Die Bedeutung des Wortes und der Trost im Evangelium
Ein Wort sagen können, das Trost ist.
Ich habe dieses Wort ausgewählt, weil es ein ganz wichtiges, zentrales Wort des Evangeliums ist. Ich erinnere mich noch an eine Israelreise, bei der die jüdische Touristenführerin bei einer passenden Gelegenheit einmal ausgeholt hat – wie Sie es alle schon bei Israelreisen erlebt haben. Sie sagte: „Ja, das mit Jesus ist ja ganz schön. Er hat die Kranken geheilt, die Menschen getröstet und sein Wort des Zuspruchs gegeben.“
Dann kam auch noch das Wort: „Die Bergpredigt ist ja wirklich etwas Gutes, dem stimmen wir alle zu. Aber Paulus, der ist doch der große Verderber des Evangeliums.“ Es war immer so, dass die Botschaft des Römerbriefs zurückgedrängt wurde.

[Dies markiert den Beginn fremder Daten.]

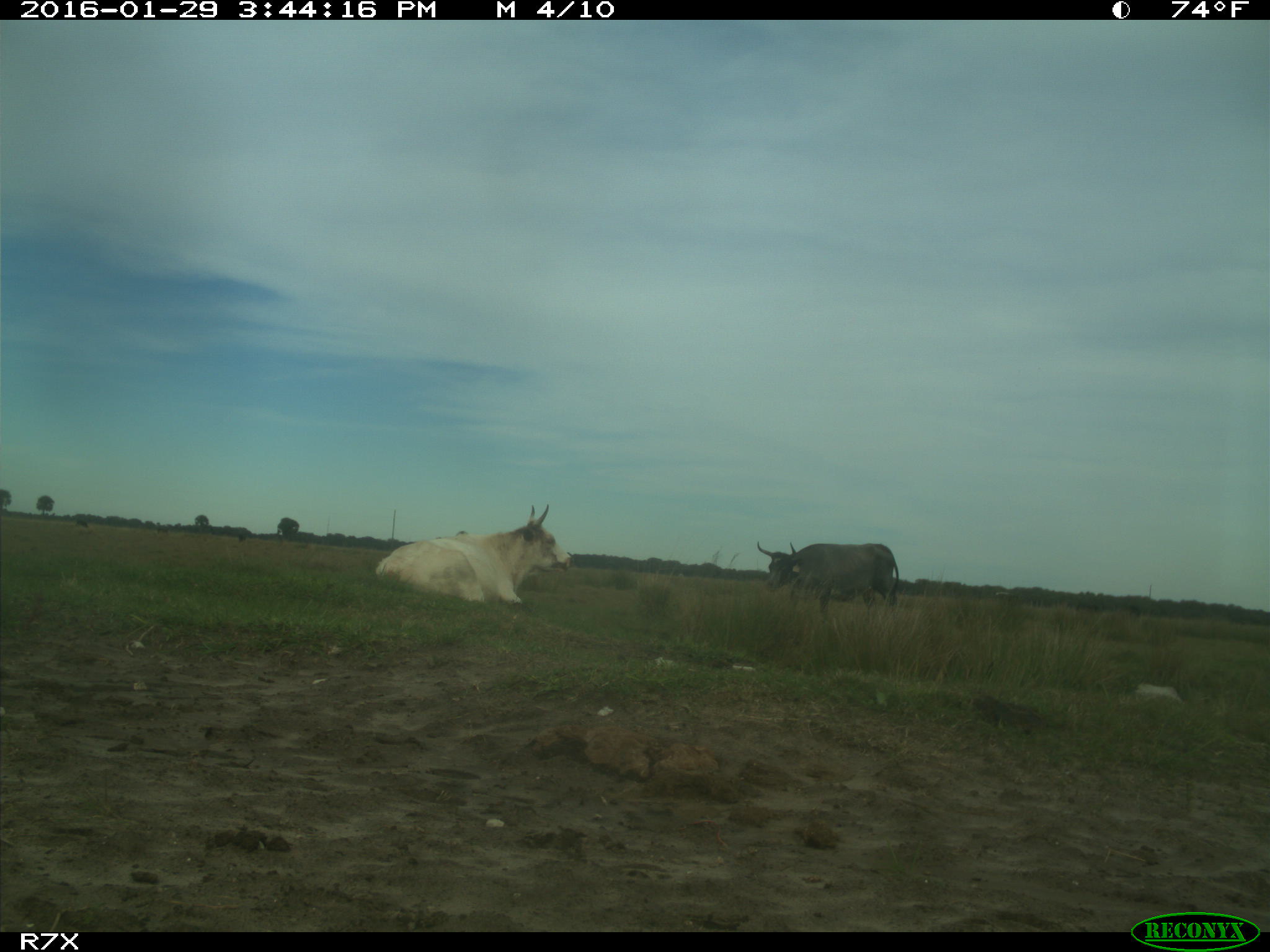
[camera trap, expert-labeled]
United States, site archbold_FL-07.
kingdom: Animalia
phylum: Chordata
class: Mammalia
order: Artiodactyla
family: Bovidae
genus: Bos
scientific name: Bos taurus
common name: domestic cow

Man kann heute junge Leute sehr leicht für Jesus begeistern. Jesus ist wunderbar, komm, stimme ein, wir haben so schöne Lieder. Aber zum Glück hat uns Paulus das Evangelium von Jesus richtig gezeigt – im Römerbrief.
Gerade zum Jubiläum, 500 Jahre Reformation, ist es erschütternd, wie oberflächlich an vielen Stellen von der Reformation gehandelt wird. Oft geschieht dies in einer abstoßenden, erregenden Weise, bis hin zu Büchern, die erschienen sind.
Was hat denn Martin Luther entdeckt? Dass der größte Trost des ganzen Evangeliums von Jesus im Römerbrief steckt. In dieser Botschaft.
Ich bin überzeugt, dass in unseren Tagen dieses Wort vom Römerbrief, wenn wir es mit unseren Worten unter unseren Zeitgenossen, Freunden und Bekannten verbreiten, plötzlich sehr aktuell und zeitnah wird.
Die Not des Menschen und die Herausforderung des Glaubens
All die Menschen, die da draußen in der Welt unterwegs sind, kommen mit ihrem Leben kaum zurecht. Es gibt kaum jemanden, der nicht am Rande des Existierens steht. Ängste belasten sie, das Bewusstsein über eigene Versäumnisse und die vielen Probleme drücken schwer.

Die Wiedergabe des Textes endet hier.